| PROBLEM TO SOLVE |
Every record below should be transcribed exactly. Omit the images.
— START OF DATA EXCERPTS —
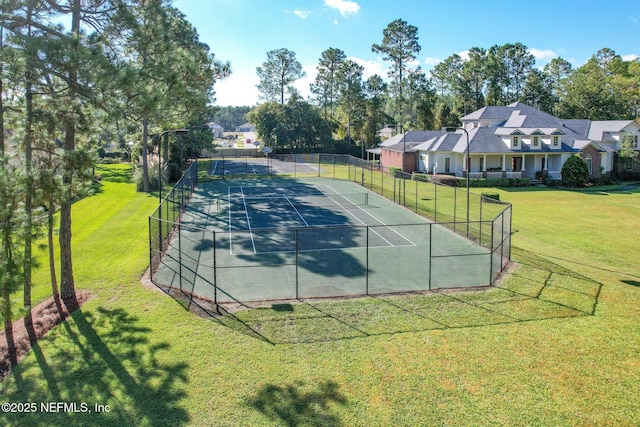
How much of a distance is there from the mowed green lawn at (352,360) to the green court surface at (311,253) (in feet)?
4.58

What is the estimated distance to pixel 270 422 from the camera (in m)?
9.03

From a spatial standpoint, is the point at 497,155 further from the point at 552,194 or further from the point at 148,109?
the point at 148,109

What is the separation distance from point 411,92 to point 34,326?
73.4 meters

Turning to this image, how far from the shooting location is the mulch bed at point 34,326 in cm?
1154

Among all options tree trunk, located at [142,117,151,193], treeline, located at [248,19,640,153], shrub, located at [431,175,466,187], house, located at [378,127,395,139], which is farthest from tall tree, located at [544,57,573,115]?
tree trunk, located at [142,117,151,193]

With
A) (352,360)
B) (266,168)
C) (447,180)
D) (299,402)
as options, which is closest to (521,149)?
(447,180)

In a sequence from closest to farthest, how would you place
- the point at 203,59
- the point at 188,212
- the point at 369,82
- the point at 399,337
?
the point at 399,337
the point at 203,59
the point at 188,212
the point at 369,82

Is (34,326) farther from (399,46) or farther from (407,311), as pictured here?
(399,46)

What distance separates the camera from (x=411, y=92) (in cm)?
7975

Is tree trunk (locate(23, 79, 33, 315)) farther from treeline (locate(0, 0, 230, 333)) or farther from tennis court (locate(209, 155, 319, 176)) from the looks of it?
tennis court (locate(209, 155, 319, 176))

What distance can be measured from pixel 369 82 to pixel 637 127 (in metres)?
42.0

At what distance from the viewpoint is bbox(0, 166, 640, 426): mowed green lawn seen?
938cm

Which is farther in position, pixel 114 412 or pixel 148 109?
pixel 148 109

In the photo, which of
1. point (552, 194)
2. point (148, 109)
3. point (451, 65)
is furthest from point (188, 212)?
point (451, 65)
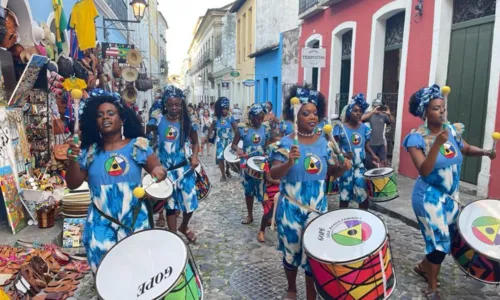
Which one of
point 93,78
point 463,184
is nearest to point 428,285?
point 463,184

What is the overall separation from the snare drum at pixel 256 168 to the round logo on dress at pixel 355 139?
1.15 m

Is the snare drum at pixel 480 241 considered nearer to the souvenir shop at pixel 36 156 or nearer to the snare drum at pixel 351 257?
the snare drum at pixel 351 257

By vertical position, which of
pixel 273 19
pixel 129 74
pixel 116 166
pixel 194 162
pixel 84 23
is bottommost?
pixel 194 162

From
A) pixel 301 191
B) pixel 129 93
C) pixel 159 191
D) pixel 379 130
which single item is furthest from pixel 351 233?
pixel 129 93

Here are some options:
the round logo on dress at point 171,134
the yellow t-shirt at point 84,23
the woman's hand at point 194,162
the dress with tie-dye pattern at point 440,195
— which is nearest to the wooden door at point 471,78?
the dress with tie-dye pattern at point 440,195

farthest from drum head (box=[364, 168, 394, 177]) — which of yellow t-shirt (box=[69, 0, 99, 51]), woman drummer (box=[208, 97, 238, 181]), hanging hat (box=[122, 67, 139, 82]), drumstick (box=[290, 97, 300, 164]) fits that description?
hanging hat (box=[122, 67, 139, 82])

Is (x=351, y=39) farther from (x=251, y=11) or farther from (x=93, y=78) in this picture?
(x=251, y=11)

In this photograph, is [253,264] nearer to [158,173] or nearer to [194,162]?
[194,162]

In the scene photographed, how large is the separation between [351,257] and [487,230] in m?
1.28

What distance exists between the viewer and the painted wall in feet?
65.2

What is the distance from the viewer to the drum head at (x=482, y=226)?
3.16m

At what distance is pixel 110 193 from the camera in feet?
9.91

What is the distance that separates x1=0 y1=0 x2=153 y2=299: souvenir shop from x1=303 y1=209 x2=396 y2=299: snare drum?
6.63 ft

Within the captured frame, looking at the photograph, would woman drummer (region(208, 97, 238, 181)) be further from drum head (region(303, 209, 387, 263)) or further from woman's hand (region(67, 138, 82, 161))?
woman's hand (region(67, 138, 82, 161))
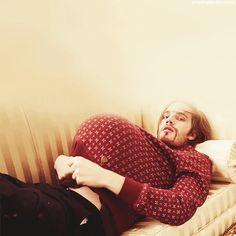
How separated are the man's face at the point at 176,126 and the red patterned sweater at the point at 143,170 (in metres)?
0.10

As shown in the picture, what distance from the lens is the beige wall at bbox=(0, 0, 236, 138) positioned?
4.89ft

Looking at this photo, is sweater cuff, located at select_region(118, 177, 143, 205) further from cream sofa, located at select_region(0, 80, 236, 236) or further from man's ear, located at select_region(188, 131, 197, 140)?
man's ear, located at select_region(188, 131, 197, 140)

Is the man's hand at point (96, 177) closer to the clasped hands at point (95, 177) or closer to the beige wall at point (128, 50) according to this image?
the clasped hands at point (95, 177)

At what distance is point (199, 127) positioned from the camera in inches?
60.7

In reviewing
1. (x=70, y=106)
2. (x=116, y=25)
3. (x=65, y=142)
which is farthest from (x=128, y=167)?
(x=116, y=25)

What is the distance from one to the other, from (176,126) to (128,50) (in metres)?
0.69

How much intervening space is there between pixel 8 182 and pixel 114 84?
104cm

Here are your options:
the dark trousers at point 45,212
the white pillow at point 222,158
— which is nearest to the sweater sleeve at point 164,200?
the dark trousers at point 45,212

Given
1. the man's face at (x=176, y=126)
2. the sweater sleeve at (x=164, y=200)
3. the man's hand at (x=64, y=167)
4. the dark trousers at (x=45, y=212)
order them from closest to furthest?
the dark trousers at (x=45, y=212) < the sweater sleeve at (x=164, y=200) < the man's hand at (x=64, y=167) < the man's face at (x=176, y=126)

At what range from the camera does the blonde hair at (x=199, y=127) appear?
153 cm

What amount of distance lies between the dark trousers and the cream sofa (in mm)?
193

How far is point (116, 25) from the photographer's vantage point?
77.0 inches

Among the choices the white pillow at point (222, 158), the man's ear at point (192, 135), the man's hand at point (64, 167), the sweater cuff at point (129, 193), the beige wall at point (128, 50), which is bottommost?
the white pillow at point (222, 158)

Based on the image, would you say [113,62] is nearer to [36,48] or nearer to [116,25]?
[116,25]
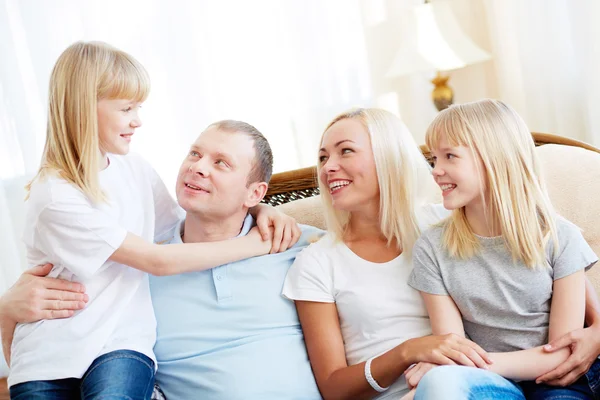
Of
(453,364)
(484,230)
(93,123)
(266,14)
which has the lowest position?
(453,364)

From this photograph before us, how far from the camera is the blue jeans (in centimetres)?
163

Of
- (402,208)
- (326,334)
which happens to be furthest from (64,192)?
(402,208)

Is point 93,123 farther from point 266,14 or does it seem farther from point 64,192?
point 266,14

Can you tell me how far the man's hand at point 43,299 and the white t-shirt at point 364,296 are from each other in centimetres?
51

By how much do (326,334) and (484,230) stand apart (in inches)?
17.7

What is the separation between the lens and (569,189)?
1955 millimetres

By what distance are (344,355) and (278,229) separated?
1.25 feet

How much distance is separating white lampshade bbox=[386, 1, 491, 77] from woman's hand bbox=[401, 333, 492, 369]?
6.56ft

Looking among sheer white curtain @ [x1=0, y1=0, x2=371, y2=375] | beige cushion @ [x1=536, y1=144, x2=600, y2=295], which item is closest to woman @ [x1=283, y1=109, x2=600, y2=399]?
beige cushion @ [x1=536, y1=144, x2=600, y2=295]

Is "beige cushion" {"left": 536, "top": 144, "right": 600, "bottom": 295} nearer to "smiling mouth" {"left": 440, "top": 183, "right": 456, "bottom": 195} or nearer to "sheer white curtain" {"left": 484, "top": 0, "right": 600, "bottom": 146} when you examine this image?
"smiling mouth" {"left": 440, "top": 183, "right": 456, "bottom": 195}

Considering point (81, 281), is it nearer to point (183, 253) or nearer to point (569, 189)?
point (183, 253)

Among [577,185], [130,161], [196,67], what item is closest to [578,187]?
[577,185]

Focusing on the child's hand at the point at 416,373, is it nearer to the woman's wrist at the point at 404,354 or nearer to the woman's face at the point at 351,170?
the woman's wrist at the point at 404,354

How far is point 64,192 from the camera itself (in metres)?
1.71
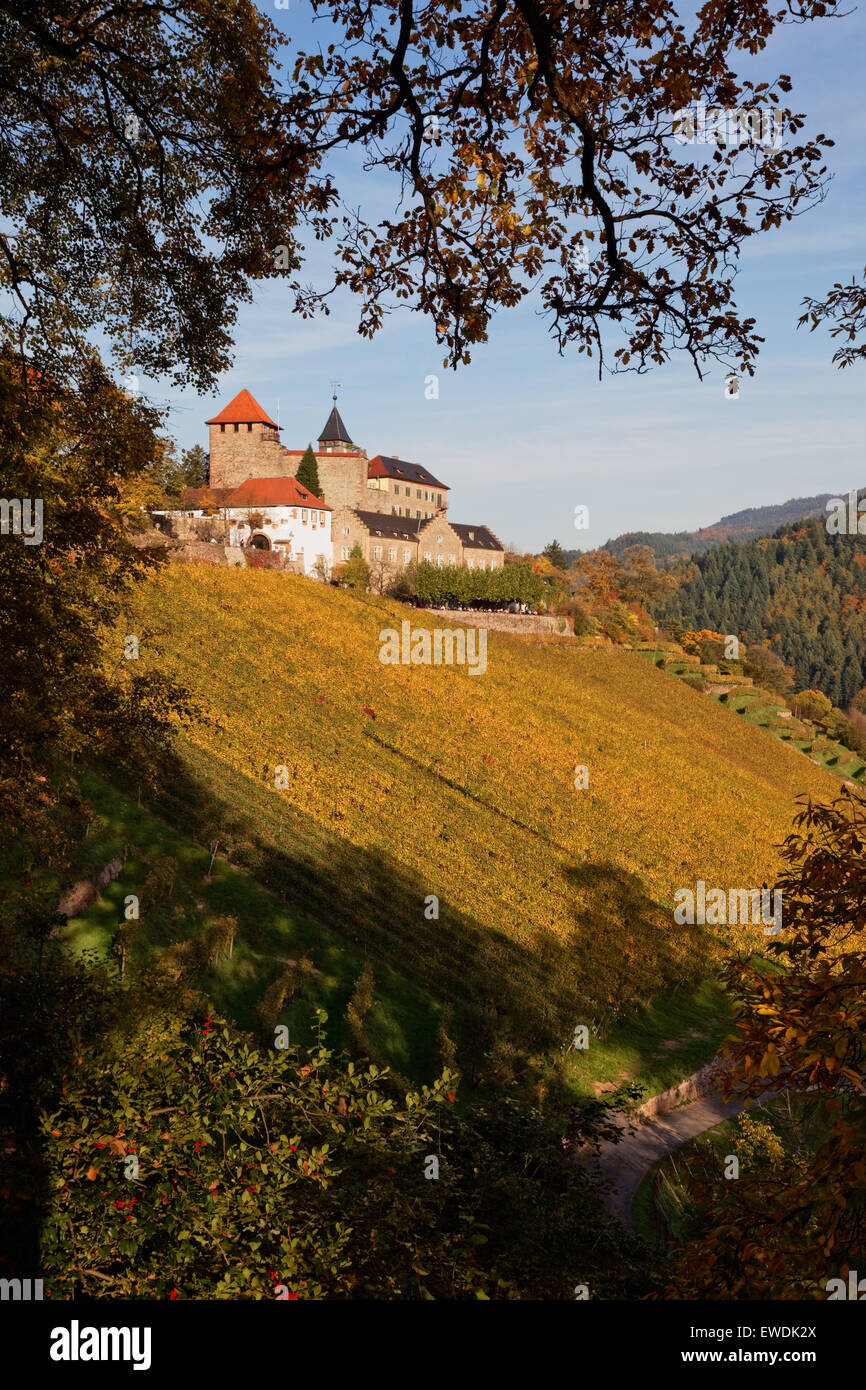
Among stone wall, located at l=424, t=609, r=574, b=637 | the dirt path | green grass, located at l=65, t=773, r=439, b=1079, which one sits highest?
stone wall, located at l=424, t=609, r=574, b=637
— END OF DATA EXCERPTS —
| REPLY |
How much of a distance is there from the mowed green lawn at (352,360) to the green court surface at (311,253) (in feet)?
4.58

What is the estimated distance to pixel 270 422 from the camera (in m)?
9.03

From a spatial standpoint, is the point at 497,155 further from the point at 552,194 or further from the point at 148,109?
the point at 148,109

What is the separation distance from point 411,92 to point 34,326?
73.4 meters

Turning to this image, how far from the shooting location is the mulch bed at point 34,326 in cm?
1154

Among all options tree trunk, located at [142,117,151,193], treeline, located at [248,19,640,153], shrub, located at [431,175,466,187], house, located at [378,127,395,139], which is farthest from tall tree, located at [544,57,573,115]?
tree trunk, located at [142,117,151,193]

With
A) (352,360)
B) (266,168)
C) (447,180)
D) (299,402)
as options, which is closest to (521,149)?
(447,180)

In a sequence from closest to farthest, how would you place
- the point at 203,59
- the point at 188,212
- the point at 369,82
- the point at 399,337
?
the point at 399,337
the point at 203,59
the point at 188,212
the point at 369,82

Is (34,326) farther from (399,46) or farther from (407,311), as pictured here?
(399,46)

What distance separates the camera from (x=411, y=92) (in cm)?
7975

Is tree trunk (locate(23, 79, 33, 315)) farther from treeline (locate(0, 0, 230, 333)) or farther from tennis court (locate(209, 155, 319, 176)) from the looks of it?
tennis court (locate(209, 155, 319, 176))

What distance can be measured from pixel 369 82 to pixel 637 127 (in metres)?
42.0

At what distance from the viewpoint is bbox(0, 166, 640, 426): mowed green lawn seen?
938cm

Which is farther in position, pixel 114 412 or pixel 148 109?
pixel 148 109

In the photo, which of
1. point (552, 194)
2. point (148, 109)
3. point (451, 65)
is furthest from point (188, 212)?
point (451, 65)
Which one of
point 93,78
point 463,184
is nearest to point 428,285?
point 463,184

What is the overall separation from the snare drum at pixel 256 168 to the round logo on dress at pixel 355 139?
1.15 m

Is the snare drum at pixel 480 241 considered nearer to the souvenir shop at pixel 36 156 or nearer to the snare drum at pixel 351 257?
the snare drum at pixel 351 257

By vertical position, which of
pixel 273 19
pixel 129 74
pixel 116 166
pixel 194 162
pixel 84 23
is bottommost?
pixel 194 162

From
A) pixel 301 191
B) pixel 129 93
C) pixel 159 191
D) pixel 379 130
which single item is furthest from pixel 351 233?
pixel 129 93

Here are some options:
the round logo on dress at point 171,134
the yellow t-shirt at point 84,23
the woman's hand at point 194,162
the dress with tie-dye pattern at point 440,195
— which is nearest to the wooden door at point 471,78?
the dress with tie-dye pattern at point 440,195

farthest from drum head (box=[364, 168, 394, 177]) — which of yellow t-shirt (box=[69, 0, 99, 51]), woman drummer (box=[208, 97, 238, 181]), hanging hat (box=[122, 67, 139, 82]), drumstick (box=[290, 97, 300, 164]) fits that description?
hanging hat (box=[122, 67, 139, 82])

Is (x=351, y=39) farther from (x=251, y=11) or farther from (x=93, y=78) in this picture?
(x=251, y=11)

In this photograph, is [253,264] nearer to [158,173] or nearer to [194,162]?
[194,162]

In the scene photographed, how large is the separation between [351,257] and [487,230] in m?
1.28

What distance exists between the viewer and the painted wall in feet?
65.2

What is the distance from the viewer to the drum head at (x=482, y=226)?
3.16m

At what distance is pixel 110 193 from the camera in feet?
9.91

What is the distance that separates x1=0 y1=0 x2=153 y2=299: souvenir shop from x1=303 y1=209 x2=396 y2=299: snare drum?
6.63 ft

Within the captured frame, looking at the photograph, would woman drummer (region(208, 97, 238, 181)) be further from drum head (region(303, 209, 387, 263)) or further from woman's hand (region(67, 138, 82, 161))?
woman's hand (region(67, 138, 82, 161))
How separated are the man's face at the point at 176,126 and the red patterned sweater at the point at 143,170 (in metres)?
0.10

As shown in the picture, what distance from the lens is the beige wall at bbox=(0, 0, 236, 138) positioned?
4.89ft

Looking at this photo, is sweater cuff, located at select_region(118, 177, 143, 205) further from cream sofa, located at select_region(0, 80, 236, 236) or further from man's ear, located at select_region(188, 131, 197, 140)?
man's ear, located at select_region(188, 131, 197, 140)

Is the man's hand at point (96, 177) closer to the clasped hands at point (95, 177) or closer to the beige wall at point (128, 50) according to this image?
the clasped hands at point (95, 177)

At what distance is point (199, 127) positioned from the camera in inches?
60.7

In reviewing
1. (x=70, y=106)
2. (x=116, y=25)
3. (x=65, y=142)
which is farthest from (x=128, y=167)?
(x=116, y=25)

What is the distance from one to the other, from (176,126) to (128,50) (in metres)?
0.69

How much intervening space is there between pixel 8 182 and pixel 114 84?
104cm

Here are your options:
the dark trousers at point 45,212
the white pillow at point 222,158
— which is nearest to the sweater sleeve at point 164,200?
the dark trousers at point 45,212

Given
1. the man's face at (x=176, y=126)
2. the sweater sleeve at (x=164, y=200)
3. the man's hand at (x=64, y=167)
4. the dark trousers at (x=45, y=212)
order them from closest to furthest?
the dark trousers at (x=45, y=212) < the sweater sleeve at (x=164, y=200) < the man's hand at (x=64, y=167) < the man's face at (x=176, y=126)

At what range from the camera does the blonde hair at (x=199, y=127) appear?
153 cm

What amount of distance lies between the dark trousers and the cream sofa (in mm)?
193

How far is point (116, 25) from the photographer's vantage point?
77.0 inches

Among the choices the white pillow at point (222, 158), the man's ear at point (192, 135), the man's hand at point (64, 167), the sweater cuff at point (129, 193), the beige wall at point (128, 50), which is bottommost?
the white pillow at point (222, 158)

Based on the image, would you say [113,62] is nearer to [36,48] or nearer to [116,25]?
[116,25]
Of
(453,364)
(484,230)
(93,123)
(266,14)
which has the lowest position?
(453,364)

From this photograph before us, how far from the camera is the blue jeans (in centimetres)?
163

Of
- (402,208)
- (326,334)
which happens to be furthest from (64,192)?
(402,208)

Is point 93,123 farther from point 266,14 or does it seem farther from point 64,192?
point 266,14

Can you tell me how far the man's hand at point 43,299 and the white t-shirt at point 364,296 are from each other in centimetres?
51

By how much do (326,334) and (484,230) stand apart (in inches)?
17.7

What is the separation between the lens and (569,189)?
1955 millimetres

By what distance are (344,355) and (278,229) separated?
1.25 feet

How much distance is separating white lampshade bbox=[386, 1, 491, 77] from woman's hand bbox=[401, 333, 492, 369]?
6.56ft

Looking among sheer white curtain @ [x1=0, y1=0, x2=371, y2=375] | beige cushion @ [x1=536, y1=144, x2=600, y2=295], which item is closest to woman @ [x1=283, y1=109, x2=600, y2=399]?
beige cushion @ [x1=536, y1=144, x2=600, y2=295]

Is "beige cushion" {"left": 536, "top": 144, "right": 600, "bottom": 295} nearer to "smiling mouth" {"left": 440, "top": 183, "right": 456, "bottom": 195} or nearer to "sheer white curtain" {"left": 484, "top": 0, "right": 600, "bottom": 146} when you examine this image?
"smiling mouth" {"left": 440, "top": 183, "right": 456, "bottom": 195}

Considering point (81, 281), is it nearer to point (183, 253) or nearer to point (569, 189)?
point (183, 253)

Among [577,185], [130,161], [196,67], what item is closest to [578,187]?
[577,185]

Focusing on the child's hand at the point at 416,373, is it nearer to the woman's wrist at the point at 404,354 or nearer to the woman's face at the point at 351,170?
the woman's wrist at the point at 404,354

How far is point 64,192 from the camera itself (in metres)?
1.71
Among stone wall, located at l=424, t=609, r=574, b=637 | the dirt path | green grass, located at l=65, t=773, r=439, b=1079, which one sits highest?
stone wall, located at l=424, t=609, r=574, b=637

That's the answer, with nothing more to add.